Passage to read –
/---

I was wondering if the community has suggestions o...
# best-practices
j
I was wondering if the community has suggestions on how to best architect a cloud ETL platform using: 1. Meltano as the ELT tool 2. Dagster as the wrapper around Meltano (and potentially using the upcoming integration as well) 3. Deployment in AWS ECS/Fargate cluster The reason for using Dagster as a wrapper is because the config for each tap source needs to be dynamically refreshed each day before the ELT pipelines are run. Specific questions: 1. What containers/tasks would you setup in ECS/Fargate? What sizes? 2. How would you manage CI/CD with updates to the Meltano and/or Dagster configuration? 3. Would you use the Dagster integration with Meltano in addition to the Dagster wrapper? 4. How much parallelization is recommended among pipeline runs?

\---

Written problem 1 – List the three numbered parts of the planned setup in the post about architecting a cloud ETL platform.
Written problem 2 – Resume the post about architecting a cloud ETL platform with Meltano, Dagster and AWS ECS/Fargate, starting right after its fourth question.
The material after this point is unrelated to the post about a cloud ETL platform.

Extracted material –
/---

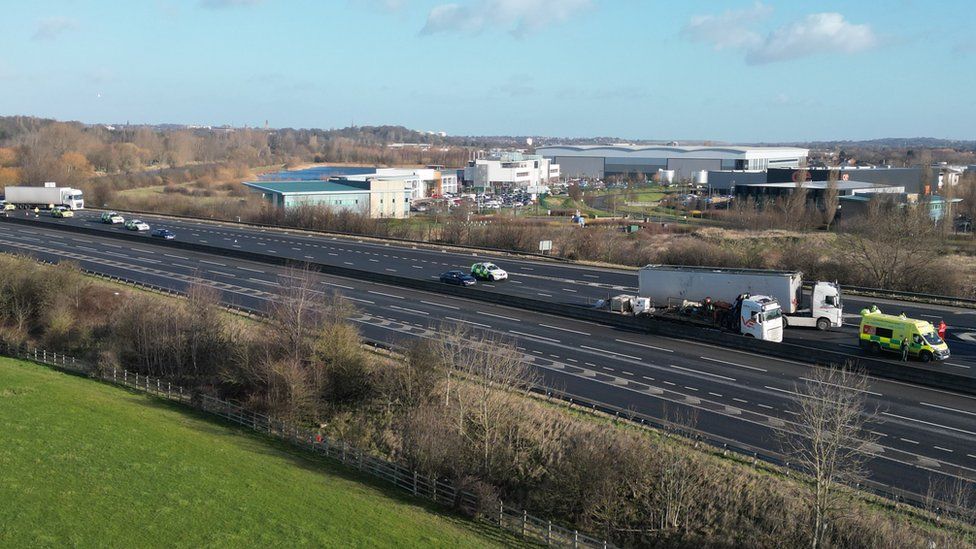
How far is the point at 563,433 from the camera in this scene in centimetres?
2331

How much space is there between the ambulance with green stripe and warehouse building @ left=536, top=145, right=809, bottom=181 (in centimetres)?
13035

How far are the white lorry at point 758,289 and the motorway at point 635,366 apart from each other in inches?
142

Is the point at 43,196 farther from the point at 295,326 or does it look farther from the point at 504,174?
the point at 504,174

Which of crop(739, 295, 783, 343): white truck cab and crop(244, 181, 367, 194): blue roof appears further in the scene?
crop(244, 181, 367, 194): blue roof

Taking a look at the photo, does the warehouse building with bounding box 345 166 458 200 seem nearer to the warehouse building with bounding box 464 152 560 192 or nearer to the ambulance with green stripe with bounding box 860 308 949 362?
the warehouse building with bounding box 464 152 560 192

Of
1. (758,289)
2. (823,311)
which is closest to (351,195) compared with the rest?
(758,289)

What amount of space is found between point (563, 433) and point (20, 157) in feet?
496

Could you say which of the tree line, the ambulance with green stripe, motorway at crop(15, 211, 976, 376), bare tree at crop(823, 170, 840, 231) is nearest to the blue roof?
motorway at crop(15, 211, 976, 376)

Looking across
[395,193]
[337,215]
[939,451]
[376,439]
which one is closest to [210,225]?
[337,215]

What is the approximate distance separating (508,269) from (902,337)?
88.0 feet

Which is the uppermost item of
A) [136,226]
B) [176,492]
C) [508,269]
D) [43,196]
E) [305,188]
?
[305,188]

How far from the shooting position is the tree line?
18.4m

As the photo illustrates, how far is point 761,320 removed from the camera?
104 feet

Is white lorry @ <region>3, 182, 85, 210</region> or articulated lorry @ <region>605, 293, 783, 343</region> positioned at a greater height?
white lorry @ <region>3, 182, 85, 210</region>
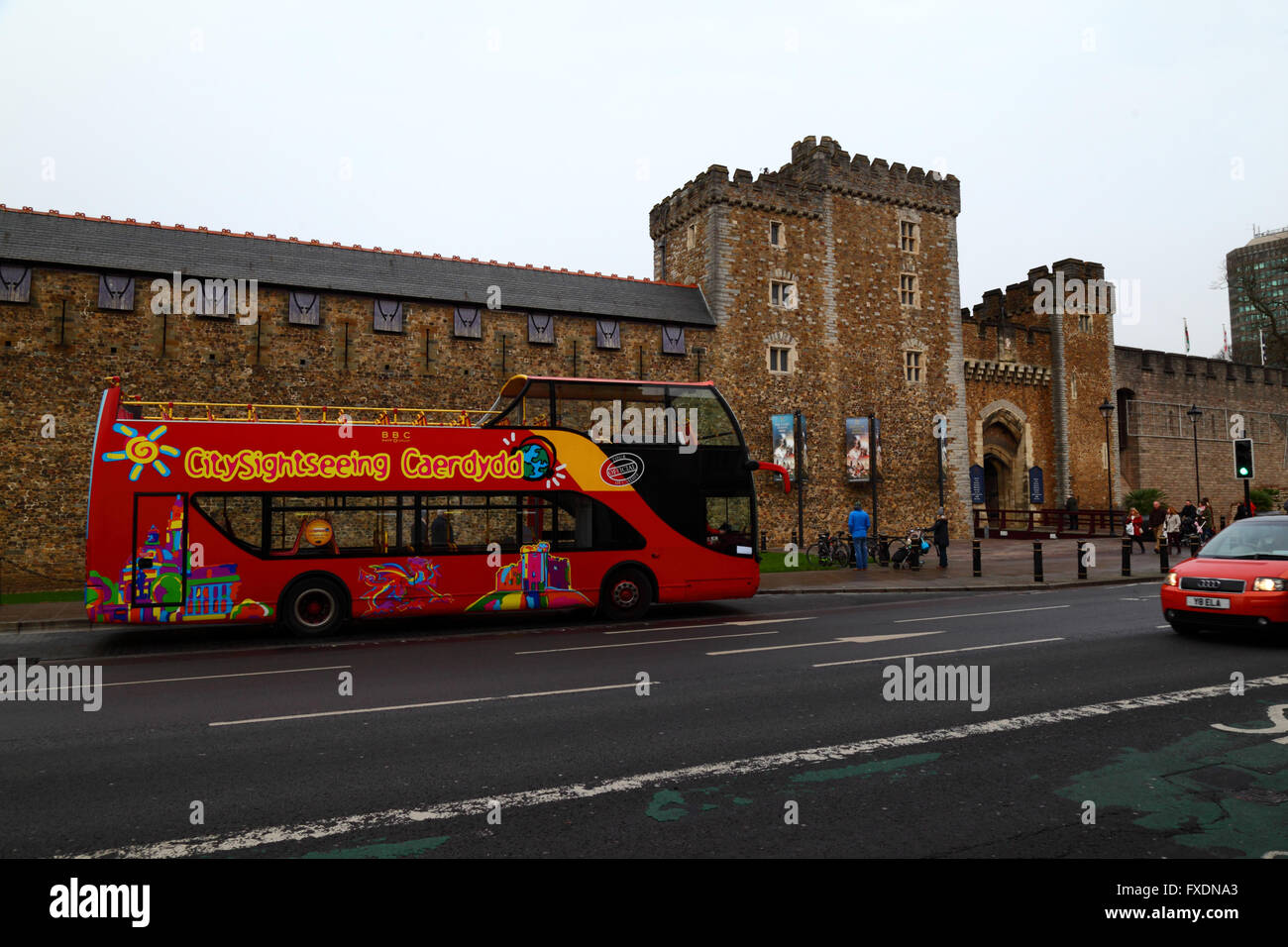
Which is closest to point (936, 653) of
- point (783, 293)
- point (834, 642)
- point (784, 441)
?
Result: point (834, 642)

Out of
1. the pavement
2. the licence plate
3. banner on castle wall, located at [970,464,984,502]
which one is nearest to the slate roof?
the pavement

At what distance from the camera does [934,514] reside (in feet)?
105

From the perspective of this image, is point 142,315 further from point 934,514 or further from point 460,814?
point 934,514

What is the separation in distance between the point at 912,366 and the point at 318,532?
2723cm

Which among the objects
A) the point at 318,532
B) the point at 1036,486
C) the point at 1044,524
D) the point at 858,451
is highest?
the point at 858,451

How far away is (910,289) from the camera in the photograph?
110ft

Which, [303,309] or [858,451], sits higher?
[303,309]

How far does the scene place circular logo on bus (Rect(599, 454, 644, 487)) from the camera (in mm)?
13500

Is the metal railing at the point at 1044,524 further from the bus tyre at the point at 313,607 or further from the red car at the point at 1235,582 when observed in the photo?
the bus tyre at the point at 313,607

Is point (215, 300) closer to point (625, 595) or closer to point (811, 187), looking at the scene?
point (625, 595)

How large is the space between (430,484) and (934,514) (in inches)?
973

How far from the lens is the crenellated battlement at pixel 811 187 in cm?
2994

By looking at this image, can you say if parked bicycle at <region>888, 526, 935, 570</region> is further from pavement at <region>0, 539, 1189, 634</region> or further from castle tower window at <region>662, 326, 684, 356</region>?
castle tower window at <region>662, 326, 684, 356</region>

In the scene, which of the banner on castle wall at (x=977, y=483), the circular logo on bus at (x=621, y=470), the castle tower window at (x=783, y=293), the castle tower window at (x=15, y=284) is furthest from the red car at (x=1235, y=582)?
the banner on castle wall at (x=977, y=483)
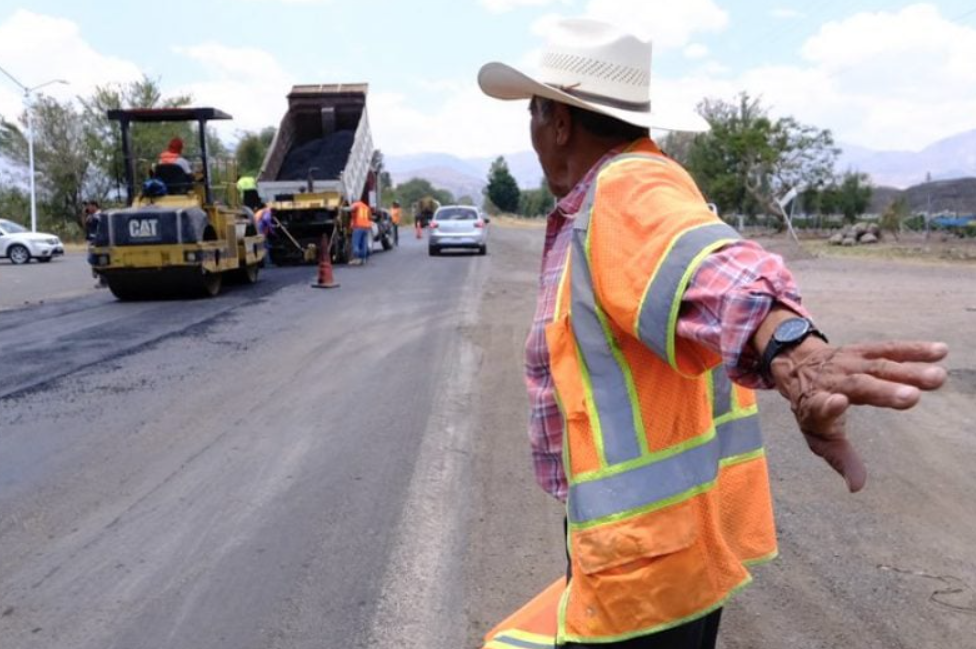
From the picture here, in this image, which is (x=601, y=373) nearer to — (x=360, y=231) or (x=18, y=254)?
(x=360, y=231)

\---

Output 1 –
1. Meltano as the ELT tool
2. Dagster as the wrapper around Meltano, possibly also using the upcoming integration
3. Deployment in an AWS ECS/Fargate cluster

Output 2 –
My initial thoughts: 1. ECS containers/tasks for a. Dagster Dagit instance (.25 vCPU, .5 GB Mem) b. Dagster Daemon (.25 vCPU, .5 GB Mem) c. Meltano (.25 vCPU, .5 GB Mem) 2. Deploy source code to EFS mounted to the Meltano container and refresh it immediately on every git pull request completion 3. Probably not necessary to use integration because the Dagster wrapper will already be scheduling runs 4. Parallelize as much as possible, because why not? limitation may need to be considered for cases where too many connections to taps/targets could cause problems
d
we’re going through this exercise right now. we’ve setup a deployment pipeline via github actions for meltano that simply builds + publishes a new meltano project image to ECR and updates the ECS task definition accordingly. All dagster will be aware aware of is the task family that it needs to trigger via ECS
j
Glad to hear someone else is doing something similar!!! I thought about that approach. My hesitancy with it was the daily Meltano config refresh that has to happen before the pipeline runs. It is, in effect, a change to the source code that we would not be tracking in git. So, if I’m not mistaken, I would have to build, push, etc. a new image each day. That didn’t seem terribly efficient …
e
You may be able to set your dynamic tap configs via environment variables. So basically the ECS equivalent of
docker run -e "TAP_CONFIG_VAR=<SOME DYNAMIC VALUE>"
j
I am doing that, but unfortunately it's the select expressions that need to be updated
I guess I haven't looked to see if you can provide select expressions in an environment variable ... that would totally solve my problem. Does anyone know if you can do that?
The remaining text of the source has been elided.